Methods: Adult patients who underwent elective tonsillectomy from October 2014 to November 2015 were included. The tonsils were sent for aerobic and anaerobic tissue culture within 30 minutes of excision; species identification was performed using standard methods and PCR assay based on the gyrB subunit gene to detect the presence of FNSF DNA was also performed.

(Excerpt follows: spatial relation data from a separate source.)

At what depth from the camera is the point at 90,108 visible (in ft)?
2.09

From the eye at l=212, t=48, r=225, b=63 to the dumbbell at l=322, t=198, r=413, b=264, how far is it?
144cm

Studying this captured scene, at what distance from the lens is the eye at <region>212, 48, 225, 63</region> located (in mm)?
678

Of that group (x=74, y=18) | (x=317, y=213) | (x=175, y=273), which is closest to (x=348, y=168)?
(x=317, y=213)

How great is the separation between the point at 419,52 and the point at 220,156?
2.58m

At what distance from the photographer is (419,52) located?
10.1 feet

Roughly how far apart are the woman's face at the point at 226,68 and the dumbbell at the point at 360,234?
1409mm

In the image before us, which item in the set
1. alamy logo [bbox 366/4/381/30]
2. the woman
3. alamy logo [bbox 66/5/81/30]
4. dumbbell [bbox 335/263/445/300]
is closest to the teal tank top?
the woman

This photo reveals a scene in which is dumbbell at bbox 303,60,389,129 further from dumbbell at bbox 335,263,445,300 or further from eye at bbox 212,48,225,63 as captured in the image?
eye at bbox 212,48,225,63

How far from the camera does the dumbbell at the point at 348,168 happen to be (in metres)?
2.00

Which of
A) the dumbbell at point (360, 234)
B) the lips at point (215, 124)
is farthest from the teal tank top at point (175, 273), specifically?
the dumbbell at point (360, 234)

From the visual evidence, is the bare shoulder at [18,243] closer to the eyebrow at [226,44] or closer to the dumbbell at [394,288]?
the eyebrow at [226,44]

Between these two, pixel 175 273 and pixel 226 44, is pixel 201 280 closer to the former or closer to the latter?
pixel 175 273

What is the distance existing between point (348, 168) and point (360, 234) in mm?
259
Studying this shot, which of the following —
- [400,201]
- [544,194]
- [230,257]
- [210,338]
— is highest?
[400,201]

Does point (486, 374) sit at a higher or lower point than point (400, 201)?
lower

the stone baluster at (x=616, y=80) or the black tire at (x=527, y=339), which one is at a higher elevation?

Results: A total of 32 patients (14 men [43.8%], median [IQR] age = 38 [26–44] years) were enrolled. The prevalence of F. necrophorum in the tonsils excised for different indications is shown in the Table. The prevalence of FNSF identified by either culture or gyrB PCR did not significantly differ by indication for tonsillectomy (recurrent tonsillitis vs non-infectious diseases). Among patients with non-infectious diseases, FNSF was identified by culture and PCR in 1 patient with periodic fever with aphthous stomatitis, pharyngitis, and adenitis (PFAPA syndrome); and only by PCR in 1 patient with IgA nephropathy. Only 1 (3.8%) each of the recurrent tonsillitis patients was positive for Group A Streptococcus (GAS) or Group C/G Streptococcus (GCS/GGS), respectively.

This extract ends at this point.